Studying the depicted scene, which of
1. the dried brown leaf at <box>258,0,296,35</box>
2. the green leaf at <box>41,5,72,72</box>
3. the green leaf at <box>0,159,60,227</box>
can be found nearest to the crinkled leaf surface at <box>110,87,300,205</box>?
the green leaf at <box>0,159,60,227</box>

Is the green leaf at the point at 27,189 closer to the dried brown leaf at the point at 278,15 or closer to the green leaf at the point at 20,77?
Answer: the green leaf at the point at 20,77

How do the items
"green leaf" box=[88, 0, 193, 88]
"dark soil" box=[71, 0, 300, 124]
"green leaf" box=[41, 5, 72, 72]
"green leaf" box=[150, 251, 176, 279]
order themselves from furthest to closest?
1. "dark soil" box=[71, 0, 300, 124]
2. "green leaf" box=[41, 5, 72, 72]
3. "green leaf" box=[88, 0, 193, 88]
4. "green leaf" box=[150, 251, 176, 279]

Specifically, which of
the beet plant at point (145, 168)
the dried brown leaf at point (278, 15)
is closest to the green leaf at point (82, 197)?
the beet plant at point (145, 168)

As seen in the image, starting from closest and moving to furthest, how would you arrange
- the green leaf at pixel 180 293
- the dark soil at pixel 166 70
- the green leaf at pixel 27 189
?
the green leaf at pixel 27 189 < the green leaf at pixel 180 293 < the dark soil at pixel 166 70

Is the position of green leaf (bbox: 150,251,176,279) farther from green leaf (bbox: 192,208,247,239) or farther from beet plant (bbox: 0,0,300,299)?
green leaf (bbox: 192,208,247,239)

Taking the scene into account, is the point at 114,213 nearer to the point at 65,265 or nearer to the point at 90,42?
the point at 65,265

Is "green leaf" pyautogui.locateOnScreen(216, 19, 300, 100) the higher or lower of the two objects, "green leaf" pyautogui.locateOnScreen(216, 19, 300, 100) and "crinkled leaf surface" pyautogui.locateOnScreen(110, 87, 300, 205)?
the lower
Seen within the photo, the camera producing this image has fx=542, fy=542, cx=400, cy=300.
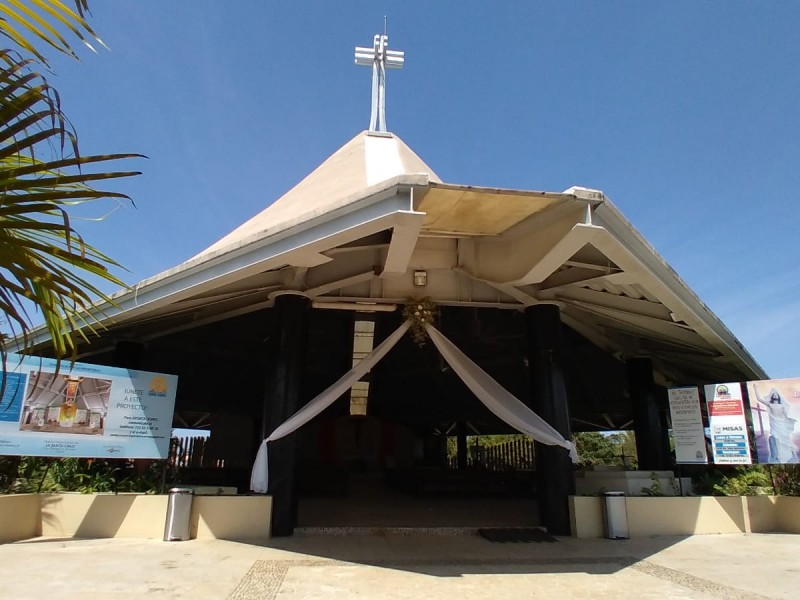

========

Given task. Please reproduce all of the rows above verbatim, leaving the pictures out.

Correct output.
Studying the depicted scene, which of
1. the dried brown leaf at <box>258,0,296,35</box>
2. the green leaf at <box>41,5,72,72</box>
3. the green leaf at <box>0,159,60,227</box>
can be found nearest to the crinkled leaf surface at <box>110,87,300,205</box>?
the green leaf at <box>0,159,60,227</box>

Is the green leaf at the point at 27,189 closer to the dried brown leaf at the point at 278,15 or closer to the green leaf at the point at 20,77?
Answer: the green leaf at the point at 20,77

How do the items
"green leaf" box=[88, 0, 193, 88]
"dark soil" box=[71, 0, 300, 124]
"green leaf" box=[41, 5, 72, 72]
"green leaf" box=[150, 251, 176, 279]
order themselves from furthest to closest?
1. "dark soil" box=[71, 0, 300, 124]
2. "green leaf" box=[41, 5, 72, 72]
3. "green leaf" box=[88, 0, 193, 88]
4. "green leaf" box=[150, 251, 176, 279]

Specifically, which of
the beet plant at point (145, 168)
the dried brown leaf at point (278, 15)
is closest to the green leaf at point (82, 197)?
the beet plant at point (145, 168)

As seen in the image, starting from closest and moving to furthest, how would you arrange
- the green leaf at pixel 180 293
- the dark soil at pixel 166 70
- the green leaf at pixel 27 189
?
the green leaf at pixel 27 189 < the green leaf at pixel 180 293 < the dark soil at pixel 166 70

Is the position of green leaf (bbox: 150,251,176,279) farther from green leaf (bbox: 192,208,247,239) or farther from beet plant (bbox: 0,0,300,299)?
green leaf (bbox: 192,208,247,239)

Taking the scene into account, is the point at 114,213 nearer to the point at 65,265 or nearer to the point at 90,42?
the point at 65,265

Is "green leaf" pyautogui.locateOnScreen(216, 19, 300, 100) the higher or lower of the two objects, "green leaf" pyautogui.locateOnScreen(216, 19, 300, 100) and "crinkled leaf surface" pyautogui.locateOnScreen(110, 87, 300, 205)?
the lower
Seen within the photo, the camera producing this image has fx=542, fy=542, cx=400, cy=300.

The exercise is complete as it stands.